Attendu que Monsieur [I] [H] invoque le versement d’un acompte de 3 000 € en août 2022, mais qu’un versement partiel isolé ne vaut pas reconnaissance du solde, dès lors que la société MG [M] démontre qu’elle a, à plusieurs reprises, contesté la suite des travaux et leur prix, et demandé des justificatifs complémentaires ; que cet acompte ne constitue qu’un règlement provisoire et ne saurait suppléer l’absence d’accord écrit sur l’ensemble des prestations.
Attendu que la qualification juridique d'« ouvrage » invoquée par Monsieur [I] [H] est contestée par la société MG [M], laquelle soutient que les prestations portaient sur des éléments d’équipement dissociables (volets, mobiliers, menuiseries non incorporées), ne relevant pas nécessairement du régime du contrat de louage d’ouvrage (art. 1787 et suiv.

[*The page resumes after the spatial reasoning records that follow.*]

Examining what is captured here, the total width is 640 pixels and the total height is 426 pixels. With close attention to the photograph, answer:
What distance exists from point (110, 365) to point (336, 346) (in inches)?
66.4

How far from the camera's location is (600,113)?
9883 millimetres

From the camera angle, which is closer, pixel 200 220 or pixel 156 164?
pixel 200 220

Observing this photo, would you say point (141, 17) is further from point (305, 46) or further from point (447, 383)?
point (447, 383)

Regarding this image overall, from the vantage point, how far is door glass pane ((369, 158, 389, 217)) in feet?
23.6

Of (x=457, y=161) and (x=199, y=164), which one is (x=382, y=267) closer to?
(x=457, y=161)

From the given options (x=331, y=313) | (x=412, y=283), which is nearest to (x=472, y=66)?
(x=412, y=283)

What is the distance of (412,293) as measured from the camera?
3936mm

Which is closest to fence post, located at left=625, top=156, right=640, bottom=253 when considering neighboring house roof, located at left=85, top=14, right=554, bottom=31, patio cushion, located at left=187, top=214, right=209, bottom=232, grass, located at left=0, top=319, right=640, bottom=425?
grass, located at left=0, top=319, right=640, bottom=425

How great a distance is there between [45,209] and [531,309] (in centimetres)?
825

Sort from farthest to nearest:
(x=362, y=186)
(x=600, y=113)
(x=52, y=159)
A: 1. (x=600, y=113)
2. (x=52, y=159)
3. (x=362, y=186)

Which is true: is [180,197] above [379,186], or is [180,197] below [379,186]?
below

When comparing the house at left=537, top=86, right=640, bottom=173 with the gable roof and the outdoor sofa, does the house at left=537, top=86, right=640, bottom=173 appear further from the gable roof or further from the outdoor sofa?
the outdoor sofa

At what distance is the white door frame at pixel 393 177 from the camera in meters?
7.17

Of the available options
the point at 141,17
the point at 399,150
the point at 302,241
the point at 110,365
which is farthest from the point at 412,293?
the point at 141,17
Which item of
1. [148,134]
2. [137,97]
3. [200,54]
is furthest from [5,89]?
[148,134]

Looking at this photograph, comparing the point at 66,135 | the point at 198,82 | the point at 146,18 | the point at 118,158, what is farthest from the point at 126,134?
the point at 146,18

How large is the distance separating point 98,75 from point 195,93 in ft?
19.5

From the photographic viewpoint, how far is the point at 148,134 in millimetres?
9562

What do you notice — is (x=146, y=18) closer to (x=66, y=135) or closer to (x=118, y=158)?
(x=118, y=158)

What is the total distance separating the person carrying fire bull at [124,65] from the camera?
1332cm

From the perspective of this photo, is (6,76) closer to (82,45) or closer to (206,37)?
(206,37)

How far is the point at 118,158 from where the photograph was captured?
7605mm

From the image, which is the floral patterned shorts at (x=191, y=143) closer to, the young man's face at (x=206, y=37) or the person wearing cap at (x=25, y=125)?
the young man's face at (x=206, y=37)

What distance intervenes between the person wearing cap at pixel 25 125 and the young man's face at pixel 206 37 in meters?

C. civ.), et que sans marché signé ni prix déterminé d’un commun accord (art. 1710 C. civ.), aucune obligation de paiement ne peut être imposée.
Attendu que la facture du 20/03/2023 (3 190 €) a fait l’objet de relances et d’une mise en demeure, mais que la facture du 04/09/2023 (3 720,15 €) n’a fait l’objet d’aucune tentative de règlement amiable ni de mise en demeure préalable ; qu’en mars 2024, Monsieur [I] [H] ne réclamait pas encore cette seconde facture.
Attendu que selon l’article 750-1 du Code de procédure civile, une tentative préalable de résolution amiable est obligatoire pour toute demande inférieure ou égale à 5 000 €, de sorte que la demande relative à la facture du 04/09/2023 est irrecevable faute de tentative amiable préalable.
Attendu que Monsieur [I] [H] sollicite 5 000 € de dommagesintérêts pour prétendue mauvaise foi de la société MG [M], mais qu’il n’établit ni faute prouvée, ni préjudice personnel, certain et direct, de sorte que sa demande indemnitaire doit être rejetée.
Attendu qu’en l’état de ce qui précède, il y a lieu de débouter Monsieur [I] [H] de toutes ses demandes, fins et conclusions avec dépens ;
Attendu qu’en application des dispositions de l’article 700 du code de procédure civile, il échet d’allouer à la société MG [M] la somme de 1 500 € au titre des frais irrépétibles occasionnés par la présente procédure ;
Attendu que conformément aux dispositions des articles 514 et 515 du code de procédure civile, le présent jugement est de plein droit exécutoire à titre provisoire ;
Attendu qu’il échet de rejeter tout surplus des demandes comme non fondé, ni justifié ;
PAR CES MOTIFS :
LE TRIBUNAL DES ACTIVITES ECONOMIQUES DE MARSEILLE Après en avoir délibéré conformément à la loi, Advenant l’audience de ce jour,
Déboute Monsieur [I], [O], [G] [H] de toutes ses demandes, fins et conclusions ;
Condamne Monsieur [I], [O], [G] [H] à payer à la société MG [M] la somme de 1 500 € (mille cinq cents euros) au titre des frais irrépétibles occasionnés par la présente procédure ;
Conformément aux dispositions de l’article 696 du code de procédure civile,
Laisse à la charge de Monsieur [I], [O], [G] [H] les dépens toutes taxes comprises de la présente instance tels qu’énoncés par l’article 695 du Code de Procédure Civile, étant précisé que les droits, taxes et émoluments perçus par le secrétariat-greffe de la présente juridiction seront liquidés à la somme de 67,09 € (soixante-sept euros et neuf centimes TTC) ;
Conformément aux dispositions des articles 514 et 515 du code de procédure civile, dit que le présent jugement est de plein droit exécutoire à titre provisoire ;
Rejette pour le surplus toutes autres demandes, fins et conclusions contraires aux dispositions du présent jugement ;
Ainsi jugé et prononcé en audience publique du TRIBUNAL DES ACTIVITES ECONOMIQUES DE MARSEILLE, le 21 Octobre 2025
LE GREFFIER AUDIENCIER
LE PRESIDENT
La minute de la décision est signée électroniquement par le juge et le greffier.